The problem:
Reproduce all of the data exactly as written.

Stored items:
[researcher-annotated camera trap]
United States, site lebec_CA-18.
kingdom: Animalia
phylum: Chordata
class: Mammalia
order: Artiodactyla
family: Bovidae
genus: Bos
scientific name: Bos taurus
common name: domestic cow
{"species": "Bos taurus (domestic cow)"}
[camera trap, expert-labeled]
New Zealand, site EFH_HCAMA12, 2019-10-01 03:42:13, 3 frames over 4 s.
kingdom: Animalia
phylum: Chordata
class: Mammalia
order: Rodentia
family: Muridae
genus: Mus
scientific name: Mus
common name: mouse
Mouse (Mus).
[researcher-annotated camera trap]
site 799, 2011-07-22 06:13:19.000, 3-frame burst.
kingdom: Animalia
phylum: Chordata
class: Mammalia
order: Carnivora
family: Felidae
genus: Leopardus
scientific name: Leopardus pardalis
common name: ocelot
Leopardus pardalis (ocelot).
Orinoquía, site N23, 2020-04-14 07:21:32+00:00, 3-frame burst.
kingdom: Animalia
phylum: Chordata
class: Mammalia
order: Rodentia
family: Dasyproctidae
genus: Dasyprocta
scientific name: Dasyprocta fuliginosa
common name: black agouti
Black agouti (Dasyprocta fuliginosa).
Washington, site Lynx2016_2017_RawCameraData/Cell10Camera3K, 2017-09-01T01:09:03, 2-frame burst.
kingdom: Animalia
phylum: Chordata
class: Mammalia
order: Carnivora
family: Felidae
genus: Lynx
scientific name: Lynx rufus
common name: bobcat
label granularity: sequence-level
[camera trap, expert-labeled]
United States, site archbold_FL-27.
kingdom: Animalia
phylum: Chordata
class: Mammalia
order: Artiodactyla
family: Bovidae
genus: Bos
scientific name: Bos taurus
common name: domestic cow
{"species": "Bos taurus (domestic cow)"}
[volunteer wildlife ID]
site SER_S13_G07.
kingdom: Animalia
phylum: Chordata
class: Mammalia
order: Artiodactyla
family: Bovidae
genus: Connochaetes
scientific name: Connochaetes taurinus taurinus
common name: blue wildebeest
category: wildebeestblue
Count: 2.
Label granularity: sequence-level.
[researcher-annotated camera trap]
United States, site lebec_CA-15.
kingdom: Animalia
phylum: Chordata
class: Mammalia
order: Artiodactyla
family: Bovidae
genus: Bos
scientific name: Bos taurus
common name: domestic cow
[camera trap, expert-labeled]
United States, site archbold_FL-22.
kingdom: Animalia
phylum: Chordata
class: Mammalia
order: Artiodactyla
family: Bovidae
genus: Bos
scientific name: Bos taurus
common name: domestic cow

Written response:
[researcher-annotated camera trap]
United States, site lebec_CA-18.
kingdom: Animalia
phylum: Chordata
class: Mammalia
order: Artiodactyla
family: Bovidae
genus: Bos
scientific name: Bos taurus
common name: domestic cow
{"species": "Bos taurus (domestic cow)"}
[camera trap, expert-labeled]
New Zealand, site EFH_HCAMA12, 2019-10-01 03:42:13, 3 frames over 4 s.
kingdom: Animalia
phylum: Chordata
class: Mammalia
order: Rodentia
family: Muridae
genus: Mus
scientific name: Mus
common name: mouse
Mouse (Mus).
[researcher-annotated camera trap]
site 799, 2011-07-22 06:13:19.000, 3-frame burst.
kingdom: Animalia
phylum: Chordata
class: Mammalia
order: Carnivora
family: Felidae
genus: Leopardus
scientific name: Leopardus pardalis
common name: ocelot
Leopardus pardalis (ocelot).
Orinoquía, site N23, 2020-04-14 07:21:32+00:00, 3-frame burst.
kingdom: Animalia
phylum: Chordata
class: Mammalia
order: Rodentia
family: Dasyproctidae
genus: Dasyprocta
scientific name: Dasyprocta fuliginosa
common name: black agouti
Black agouti (Dasyprocta fuliginosa).
Washington, site Lynx2016_2017_RawCameraData/Cell10Camera3K, 2017-09-01T01:09:03, 2-frame burst.
kingdom: Animalia
phylum: Chordata
class: Mammalia
order: Carnivora
family: Felidae
genus: Lynx
scientific name: Lynx rufus
common name: bobcat
label granularity: sequence-level
[camera trap, expert-labeled]
United States, site archbold_FL-27.
kingdom: Animalia
phylum: Chordata
class: Mammalia
order: Artiodactyla
family: Bovidae
genus: Bos
scientific name: Bos taurus
common name: domestic cow
{"species": "Bos taurus (domestic cow)"}
[volunteer wildlife ID]
site SER_S13_G07.
kingdom: Animalia
phylum: Chordata
class: Mammalia
order: Artiodactyla
family: Bovidae
genus: Connochaetes
scientific name: Connochaetes taurinus taurinus
common name: blue wildebeest
category: wildebeestblue
Count: 2.
Label granularity: sequence-level.
[researcher-annotated camera trap]
United States, site lebec_CA-15.
kingdom: Animalia
phylum: Chordata
class: Mammalia
order: Artiodactyla
family: Bovidae
genus: Bos
scientific name: Bos taurus
common name: domestic cow
[camera trap, expert-labeled]
United States, site archbold_FL-22.
kingdom: Animalia
phylum: Chordata
class: Mammalia
order: Artiodactyla
family: Bovidae
genus: Bos
scientific name: Bos taurus
common name: domestic cow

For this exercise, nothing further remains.